THE INTENT OF THIS PHARMACY BULK PACKAGE IS FOR THE PREPARATION OF SOLUTIONS FOR INTRAVENOUS INFUSION ONLY. BEFORE ADMINISTRATION, THIS PHARMACY BULK PACKAGE REQUIRES RECONSTITUTION TO A CONCENTRATION OF 100 MG/ML AND FURTHER DILUTION IN 50 mL OF A COMPATIBLE SOLUTION.

As with cephalothin, high concentrations of cefoxitin (>100 mcg/mL) may interfere with measurement of serum and urine creatinine levels by the Jaffé reaction, and produce false increases of modest degree in the levels of creatinine reported. Serum samples from patients treated with cefoxitin should not be analyzed for creatinine if withdrawn within 2 hours of drug administration.

High concentrations of cefoxitin in the urine may interfere with measurement of urinary 17-hydroxy-corticosteroids by the Porter-Silber reaction, and produce false increases of modest degree in the levels reported.

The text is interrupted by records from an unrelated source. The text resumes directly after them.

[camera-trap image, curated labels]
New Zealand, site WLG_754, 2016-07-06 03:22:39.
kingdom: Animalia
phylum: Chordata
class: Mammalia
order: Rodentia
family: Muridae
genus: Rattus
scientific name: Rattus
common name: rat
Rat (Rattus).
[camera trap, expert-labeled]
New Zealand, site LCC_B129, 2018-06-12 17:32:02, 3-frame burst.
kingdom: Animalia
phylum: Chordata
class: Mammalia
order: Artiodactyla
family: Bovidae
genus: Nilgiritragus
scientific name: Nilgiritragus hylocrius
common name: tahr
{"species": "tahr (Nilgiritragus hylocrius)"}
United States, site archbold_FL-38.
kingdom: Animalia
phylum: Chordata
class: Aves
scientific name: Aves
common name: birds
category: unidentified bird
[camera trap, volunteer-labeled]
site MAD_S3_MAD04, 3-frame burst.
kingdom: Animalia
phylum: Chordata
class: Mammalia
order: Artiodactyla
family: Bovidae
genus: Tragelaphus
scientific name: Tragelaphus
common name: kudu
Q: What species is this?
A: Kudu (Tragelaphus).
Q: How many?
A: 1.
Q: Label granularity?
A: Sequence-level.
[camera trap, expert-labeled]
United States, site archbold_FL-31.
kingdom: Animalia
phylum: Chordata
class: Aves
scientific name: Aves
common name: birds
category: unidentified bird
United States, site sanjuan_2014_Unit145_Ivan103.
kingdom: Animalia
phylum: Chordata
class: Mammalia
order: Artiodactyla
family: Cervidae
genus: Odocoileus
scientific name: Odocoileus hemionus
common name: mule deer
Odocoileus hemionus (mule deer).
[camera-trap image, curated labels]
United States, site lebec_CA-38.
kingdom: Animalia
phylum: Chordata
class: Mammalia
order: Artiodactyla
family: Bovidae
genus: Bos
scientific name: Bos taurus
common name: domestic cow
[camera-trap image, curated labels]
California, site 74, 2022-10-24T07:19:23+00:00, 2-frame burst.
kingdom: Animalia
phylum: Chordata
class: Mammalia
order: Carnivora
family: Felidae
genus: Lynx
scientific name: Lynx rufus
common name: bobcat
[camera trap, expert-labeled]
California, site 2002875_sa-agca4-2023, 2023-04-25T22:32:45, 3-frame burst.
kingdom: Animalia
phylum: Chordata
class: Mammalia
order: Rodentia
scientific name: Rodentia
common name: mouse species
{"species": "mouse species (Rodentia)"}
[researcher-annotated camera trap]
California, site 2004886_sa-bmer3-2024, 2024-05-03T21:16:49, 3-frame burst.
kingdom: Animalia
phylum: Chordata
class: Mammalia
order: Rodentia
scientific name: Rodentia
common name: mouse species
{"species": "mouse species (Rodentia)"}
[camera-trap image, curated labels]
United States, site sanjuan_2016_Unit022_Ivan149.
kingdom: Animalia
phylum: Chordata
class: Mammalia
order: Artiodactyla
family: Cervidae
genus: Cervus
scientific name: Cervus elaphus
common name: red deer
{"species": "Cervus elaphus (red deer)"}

A false-positive reaction for glucose in the urine may occur. This has been observed with CLINITEST^† reagent tablets.

Long-term studies in animals have not been performed with cefoxitin to evaluate carcinogenic or mutagenic potential. Studies in rats treated intravenously with 400 mg/kg of cefoxitin (approximately three times the maximum recommended human dose) revealed no effects on fertility or mating ability.